The following is a Change Proposal for ISSUE-41, Distributed Extensibility.
This proposal was written by Rob Ennals, but contains ideas from many other people, including Tony Ross, Maciej Stachowiak, Henry S. Thompson, Sam Ruby, David Singer, and Ian Hickson.
This is currently my preferred resolution on ISSUE-41, in preference to my other two proposals.
I'm sure there are bugs/things that could be improved in this. This should be seen as a model of what a good solution might look like, rather than something set in stone.
- 1 Summary
- 2 Rationale
- 3 Details
- 4 Impact
- 5 References
An extension spec can integrate itself with HTML following the model taken previously by SVG and MathML. A spec defines a "root element" (e.g. svg or math) that content for the extension can be included under. This root element should have a default namespace xmlns declaration, giving the namespace for the extension. The root element MUST also have its @extension attribute set, to inform the user agent that this element should be treated as an extension root and that the default namespace it defines should be applied to the contained nodes. If the extension becomes part of a future version of HTML, then the expectation is that it will become legal to omit the xmlns declaration and @extension attribute.
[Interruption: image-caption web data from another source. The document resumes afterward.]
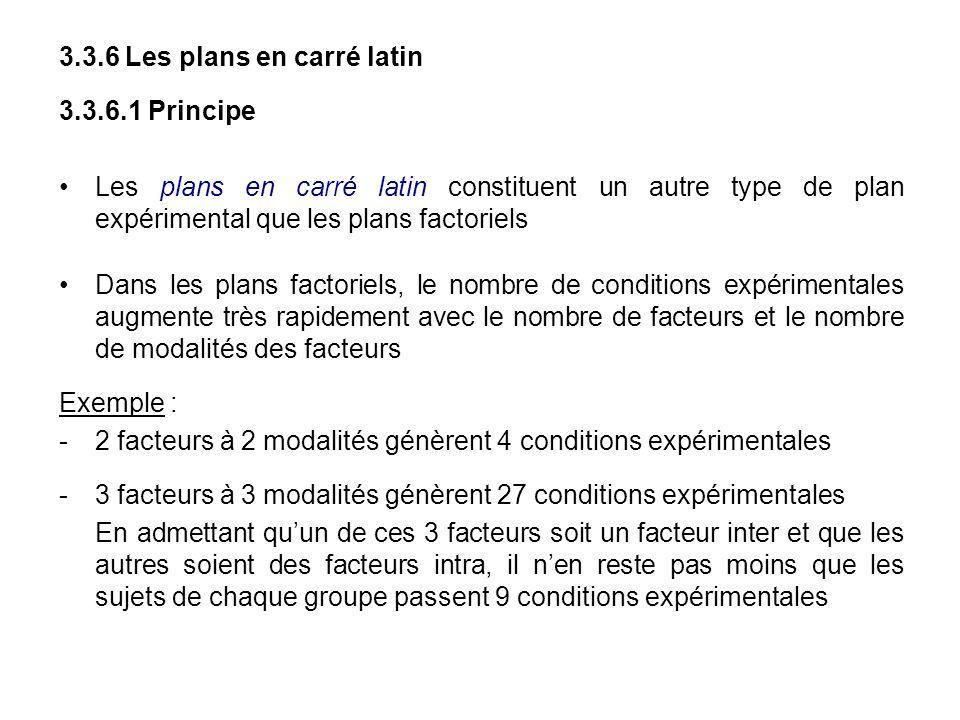 3.3.6 Les plans en carré latin 3.3.6.1 Principe Les plans en carré latin constituent un autre type de plan expérimental que les plans factoriels Dans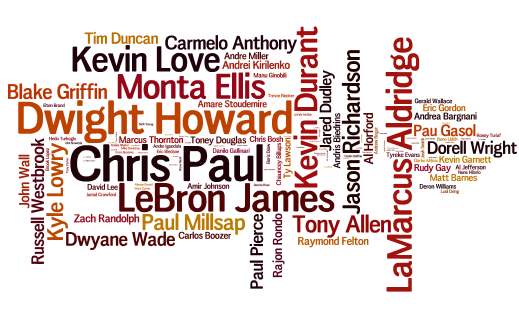 NBA Brightest Stars Wordle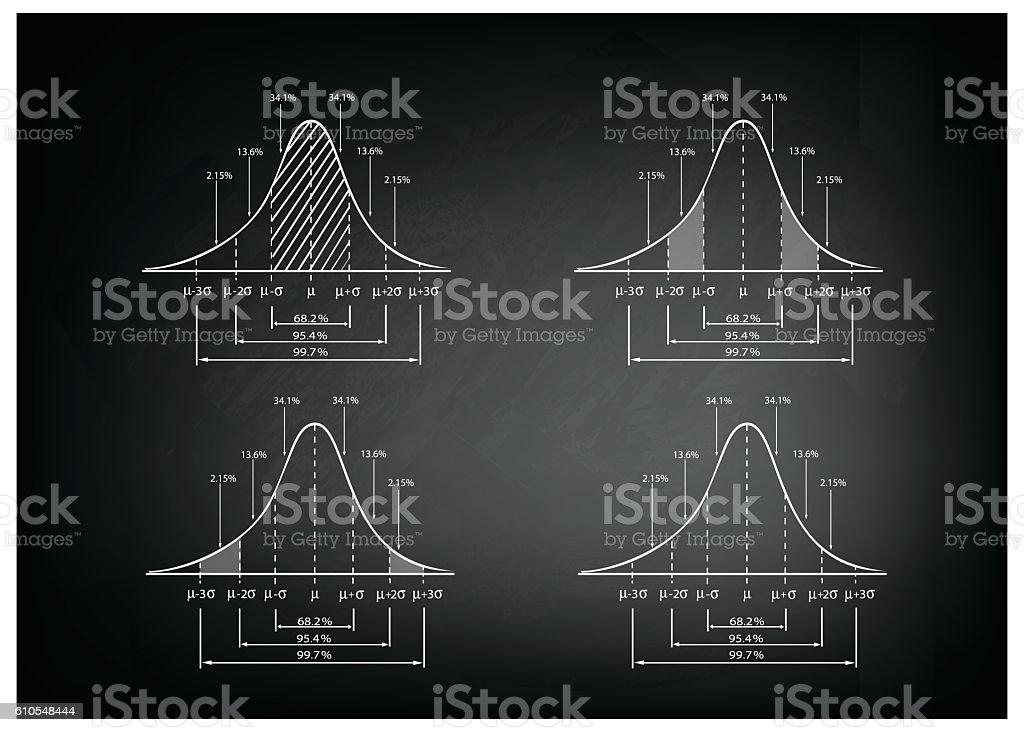 Standard Deviation Diagram Graph on Black Chalkboard Background vector art illustration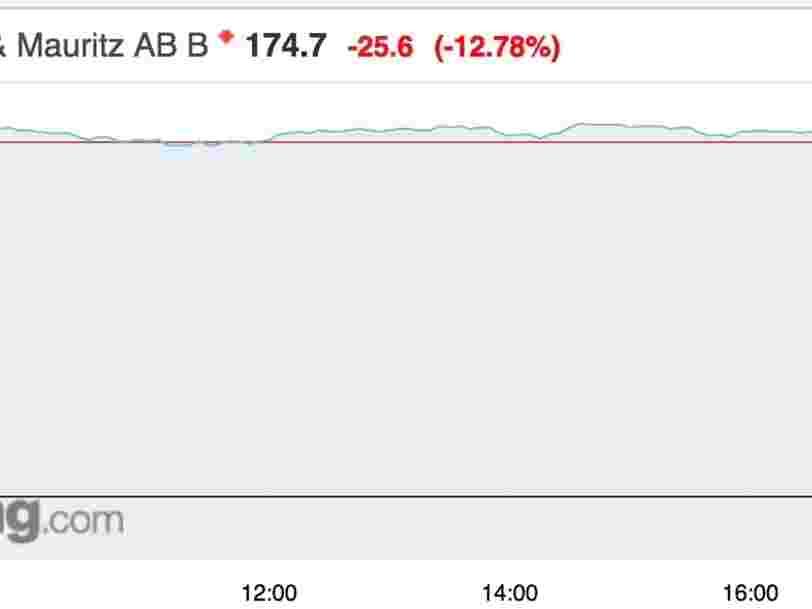 L'enseigne H&M dérape en Bourse après la baisse de ses ventes qui surprend les investisseurs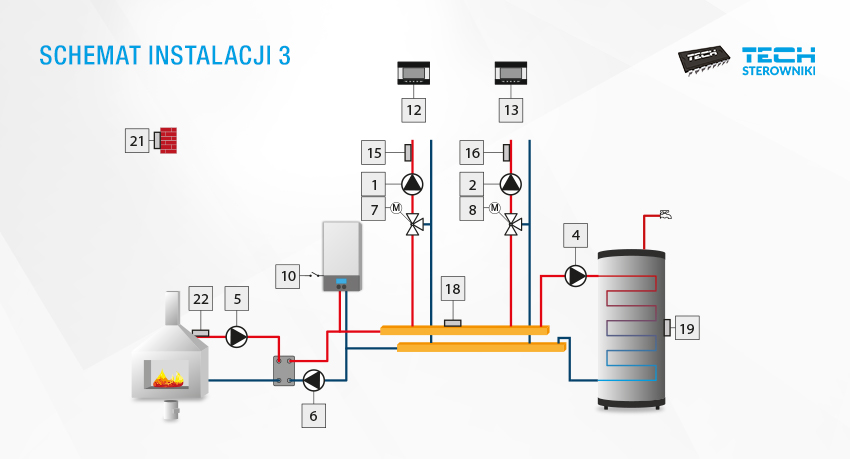Примерная схема установки, на которой работу газового котла поддерживает отопительный камин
Authors of extensions are strongly advised to communicate with the HTML WG to make sure their spec interacts well with HTML and does not have name clashes with other specs. To help them do this, extension authors are strongly advised to register the name of their root element in a central registry. They should ideally also register the names of all element types and attributes that they define. If a spec has registered its root element and a document omits the namespace declaration for a registered root element, then a user agent that supports that extension should behave as if the registered namespace had been set. Although such a document is still technically non-conforming, this allows a user agent to correctly handle documents that conform to a future version of HTML that has made this extension part of standard HTML.
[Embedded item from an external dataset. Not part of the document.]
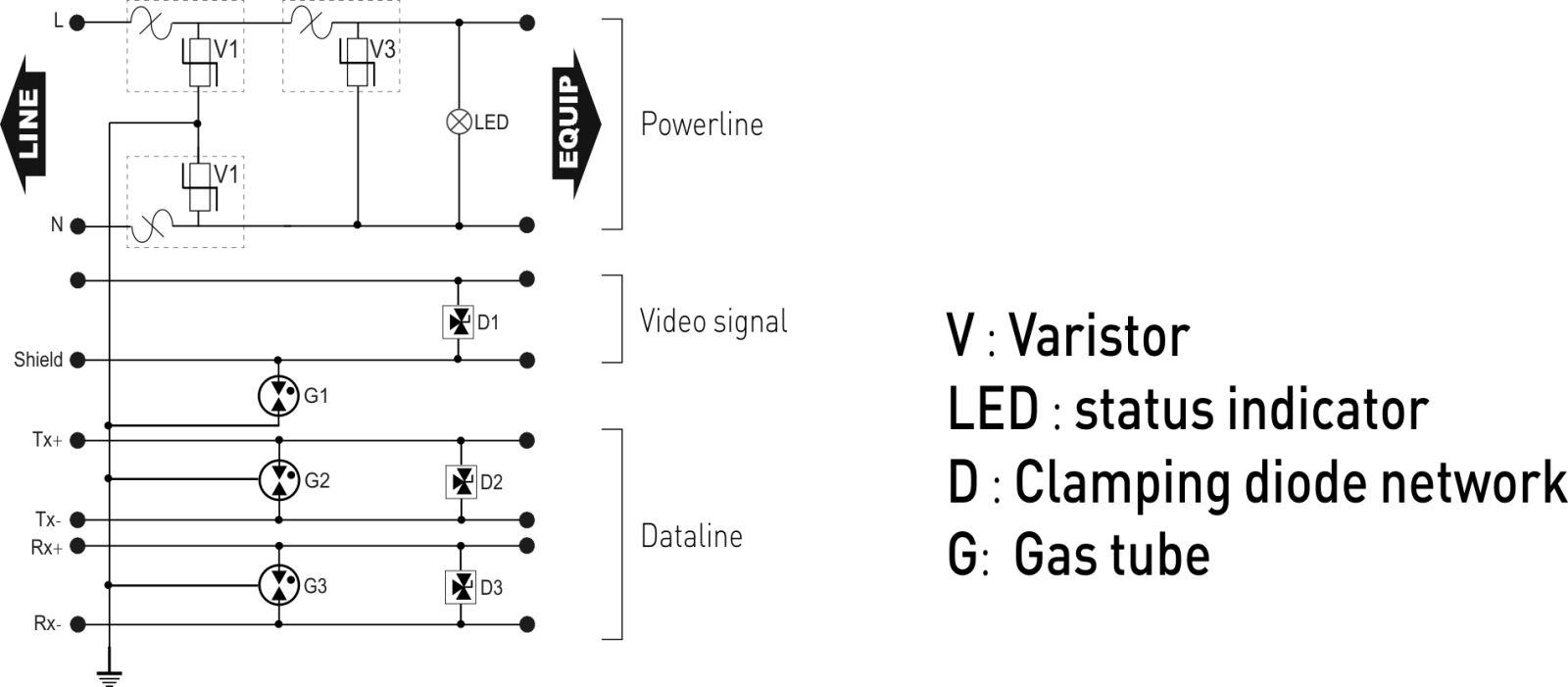 msp-vm-2p监控系统三合一电涌保护器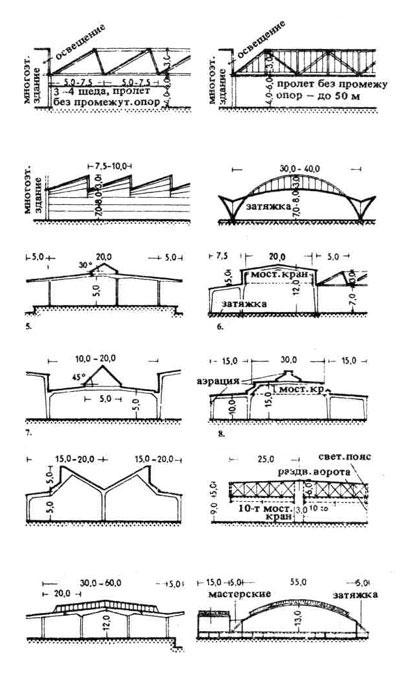 Многопролетные и большепролетные одноэтажные промышленные здания. Строительное проектирование. Нойферт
An extension spec may also define attributes that can be attached to nodes from other namespaces (including HTML). All such attributes must be prefixed, and the prefix should be registered in the central registry. If a document uses such a prefix then it must bind the prefix to the correct namespace using an xmlns declaration.
A document that uses such extensions is not valid HTML, however it is valid "extended HTML".
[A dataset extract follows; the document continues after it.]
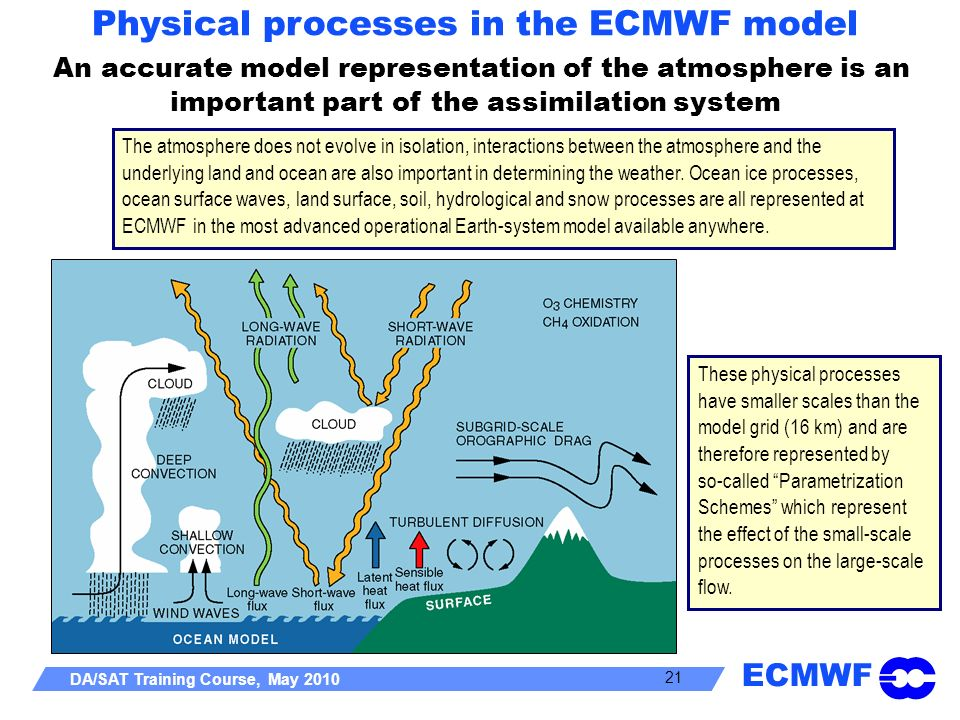 Physical processes in the ECMWF model An accurate model representation of the atmosphere is an important part of the assimilation system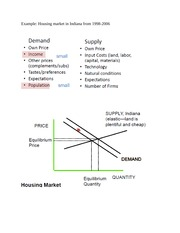 Supply and Demand in the Housing and Measurement notes part 4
This proposal is designed to allow for the creation of several kinds of extension:
- "platform extensions" such as SVG and MathML that define new types of content that can be rendered in a browser. These extensions are expected to be vendor-neutral and have a specification. They may become part of HTML in the future. Although such extensions have their own specification, it is useful to provide guidelines for spec authors directing how such a spec should be integrated with HTML, and guidelines for authors of user-agents, advising them about what kinds of markup they should expect to see when a document is using an extension.
- "language extensions" such as RDFa that define new attributes on top of nodes from other namespaces. They need to have a way to avoid name clashes between attributes defined by other extensions.
- "vendor-specific experimental extensions" such as the experimental features that Webkit and Mozilla have created. There should be guidelines about how vendors should create such extensions in a non-destructive way.
In the design of this proposal, we are motivated by the following goals:
- There should be minimal changes to the parsing of existing documents. For this reason, an xmlns default namespace declaration on a root node is only obeyed by the parser if the root node contains the @extension attribute.
- It should be possible for a vendor-neutral extension to become part of HTML in the future without documents needing to support both the old and the new syntax. For this reason, we do not require that a name from an extension be prefixed, and make clear the expectation that it will become legal for a namespace declaration to be omitted from a root node once it becomes part of HTML.
- If a user agent supports an extension, and that extension subsequently becomes part of standard HTML, then the user agent should understand use of the extension when it is used in the new version of HTML, even if the new standard comes out after the user agent was released. For this reason, a user agent should infer the correct namespace for the root node of an extension that it understands - since this would be conforming in a future version of HTML where this feature had been made standard.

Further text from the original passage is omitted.